Em tese, isso significa que qualquer pessoa que apresente febre poderá informar seus sintomas pela rede, assim que possível. O sistema, imediatamente, fornecerá um diagnóstico on-line e irá localizar e registrar o endereço de quarentena. Caso seja necessária a visita de um médico, a comunidade, por meio dos voluntários, providenciará o transporte até o hospital. Ao mesmo tempo, o sistema irá monitorar a evolução do paciente: hospitalização, tratamento em casa, alta, óbito etc. 

Aqui temos, então, milhões de cidadãos chineses totalmente mobilizados naquilo que costumamos chamar de “guerra popular”, usando “alta tecnologia para combater a doença”. Milhões deles já estão também tirando suas próprias conclusões ao comparar esse sistema com o uso de softwares de aplicativo para lutar contra a polícia em Hong Kong.

O quebra-cabeça biogenético 

Além da administração de crises, a rapidez da resposta científica chinesa é de tirar o fôlego – e, é claro, não foi devidamente valorizada em um ambiente de Guerra de Informação Total.
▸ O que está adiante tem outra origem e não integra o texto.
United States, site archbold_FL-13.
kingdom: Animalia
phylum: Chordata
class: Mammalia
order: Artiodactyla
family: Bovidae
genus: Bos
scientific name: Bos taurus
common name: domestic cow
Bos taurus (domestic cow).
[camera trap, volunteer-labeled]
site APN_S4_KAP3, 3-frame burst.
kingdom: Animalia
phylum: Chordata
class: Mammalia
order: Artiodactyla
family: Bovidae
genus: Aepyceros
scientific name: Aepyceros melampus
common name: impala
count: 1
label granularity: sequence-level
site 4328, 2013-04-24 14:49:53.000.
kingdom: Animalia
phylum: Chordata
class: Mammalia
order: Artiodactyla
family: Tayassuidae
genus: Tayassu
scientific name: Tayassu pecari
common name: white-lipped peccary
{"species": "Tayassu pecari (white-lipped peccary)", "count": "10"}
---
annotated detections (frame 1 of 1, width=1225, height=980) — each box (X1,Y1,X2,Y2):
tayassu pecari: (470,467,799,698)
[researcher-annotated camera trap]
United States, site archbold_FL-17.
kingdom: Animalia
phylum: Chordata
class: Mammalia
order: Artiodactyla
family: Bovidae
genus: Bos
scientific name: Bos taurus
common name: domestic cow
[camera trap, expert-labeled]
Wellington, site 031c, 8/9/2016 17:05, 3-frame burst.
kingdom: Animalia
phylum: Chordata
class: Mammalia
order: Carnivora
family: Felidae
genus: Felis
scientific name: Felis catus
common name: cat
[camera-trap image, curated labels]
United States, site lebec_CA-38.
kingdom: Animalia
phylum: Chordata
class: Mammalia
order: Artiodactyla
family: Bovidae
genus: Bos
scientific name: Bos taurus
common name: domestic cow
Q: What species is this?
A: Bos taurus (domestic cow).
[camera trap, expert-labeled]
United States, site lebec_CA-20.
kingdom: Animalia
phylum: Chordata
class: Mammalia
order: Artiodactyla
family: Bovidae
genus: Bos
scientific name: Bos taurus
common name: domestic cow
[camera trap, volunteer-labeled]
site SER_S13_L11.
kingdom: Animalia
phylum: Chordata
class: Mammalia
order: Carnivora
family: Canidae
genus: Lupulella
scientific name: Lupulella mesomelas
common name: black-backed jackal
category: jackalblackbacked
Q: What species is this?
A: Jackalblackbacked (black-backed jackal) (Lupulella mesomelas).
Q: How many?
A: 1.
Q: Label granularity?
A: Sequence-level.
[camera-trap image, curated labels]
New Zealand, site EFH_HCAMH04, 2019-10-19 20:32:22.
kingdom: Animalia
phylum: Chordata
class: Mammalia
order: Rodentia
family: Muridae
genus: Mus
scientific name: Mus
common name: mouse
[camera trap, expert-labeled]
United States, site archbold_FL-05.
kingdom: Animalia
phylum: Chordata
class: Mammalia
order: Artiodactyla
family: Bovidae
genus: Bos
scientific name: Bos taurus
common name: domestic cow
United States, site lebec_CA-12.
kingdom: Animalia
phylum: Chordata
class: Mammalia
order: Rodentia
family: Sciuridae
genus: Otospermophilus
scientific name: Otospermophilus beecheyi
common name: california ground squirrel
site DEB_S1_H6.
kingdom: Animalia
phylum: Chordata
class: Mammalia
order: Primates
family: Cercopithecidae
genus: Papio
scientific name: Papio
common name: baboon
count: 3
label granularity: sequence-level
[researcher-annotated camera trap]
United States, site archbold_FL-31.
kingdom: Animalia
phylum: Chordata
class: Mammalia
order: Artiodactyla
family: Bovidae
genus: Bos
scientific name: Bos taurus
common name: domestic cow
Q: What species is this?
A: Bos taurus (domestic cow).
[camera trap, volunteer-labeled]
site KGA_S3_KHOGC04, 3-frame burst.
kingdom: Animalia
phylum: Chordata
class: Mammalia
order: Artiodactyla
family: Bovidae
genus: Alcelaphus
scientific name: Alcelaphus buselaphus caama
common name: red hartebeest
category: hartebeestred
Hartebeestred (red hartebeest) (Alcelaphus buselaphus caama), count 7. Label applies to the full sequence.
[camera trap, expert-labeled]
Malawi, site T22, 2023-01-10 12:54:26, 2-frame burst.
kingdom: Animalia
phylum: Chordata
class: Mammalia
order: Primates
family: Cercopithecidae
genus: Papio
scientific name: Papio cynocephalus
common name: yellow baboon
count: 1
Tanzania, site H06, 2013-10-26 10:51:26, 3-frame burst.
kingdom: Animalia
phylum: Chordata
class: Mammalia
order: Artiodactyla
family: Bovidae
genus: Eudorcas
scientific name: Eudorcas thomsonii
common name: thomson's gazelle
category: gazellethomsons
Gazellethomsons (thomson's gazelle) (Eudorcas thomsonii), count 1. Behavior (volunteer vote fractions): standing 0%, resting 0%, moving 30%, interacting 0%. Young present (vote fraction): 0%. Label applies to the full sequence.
Compare-se o desempenho chinês com o CDC norte-americano, que pode ser considerado o principal órgão de pesquisa em doenças infecciosas de todo o mundo, com um orçamento de onze bilhões de dólares e onze mil funcionários.

Durante a epidemia do ebola na África Ocidental, em 2014 – considerada de máxima urgência, e enfrentando um vírus com 90% de taxa  de letalidade, o CDC levou dois meses para, após receber a primeira amostra de paciente, identificar a sequência genômica completa.  Os chineses fizeram essa identificação em poucos dias. 

Na epidemia da gripe suína, em 2009, nos Estados Unidos, 55 milhões de americanos foram infectados e onze mil morreram – o CDC levou mais de um mês e meio para produzir os kits de identificação. 

Demorou apenas uma semana para que os chineses, a partir da primeira amostra de paciente, completasse a identificação vital e o sequenciamento do coronavírus. Logo em seguida, esses resultados foram publicados e depositados na biblioteca genômica para acesso imediato de todo o planeta. Com base nessa sequência, as empresas de biotecnologia chinesas produziram, em uma semana, artigos validados – também um fato inédito. 

E sequer mencionamos ainda a agora notória construção de um hospital estado da arte e novo em folha em Wuhan, em tempo recorde, apenas para tratar os pacientes do coronavírus.  Nenhum paciente terá que pagar pelo tratamento. Além disso, a Healthy China 2030a reforma do sistema de saúde e desenvolvimento, será reforçada. 

O coronavírus abre uma verdadeira caixa de Pandora para a biogenética. Questões graves continuam em aberto quanto a experiências in vivo, nas quais o consentimento dos “pacientes” não será necessário – considerando a psicose coletiva a princípio criada pela mídia empresarial  ocidental  e encampada até mesmo pela OMS quanto ao coronavírus. Esse vírus bem poderia vir a se tornar um pretexto para experimentos genéticos com vacinas. 

Enquanto isso, é sempre iluminador lembrar do Grande Timoneiro Mao Zedong. Para Mao, as duas principais variáveis políticas eram “independência” e “desenvolvimento”. Isso implica soberania plena. Como Xi parece determinado a provar, um estado-civilização soberano é capaz de vencer uma “guerra popular” científica, o que não demonstra exatamente uma “vulnerabilidade”.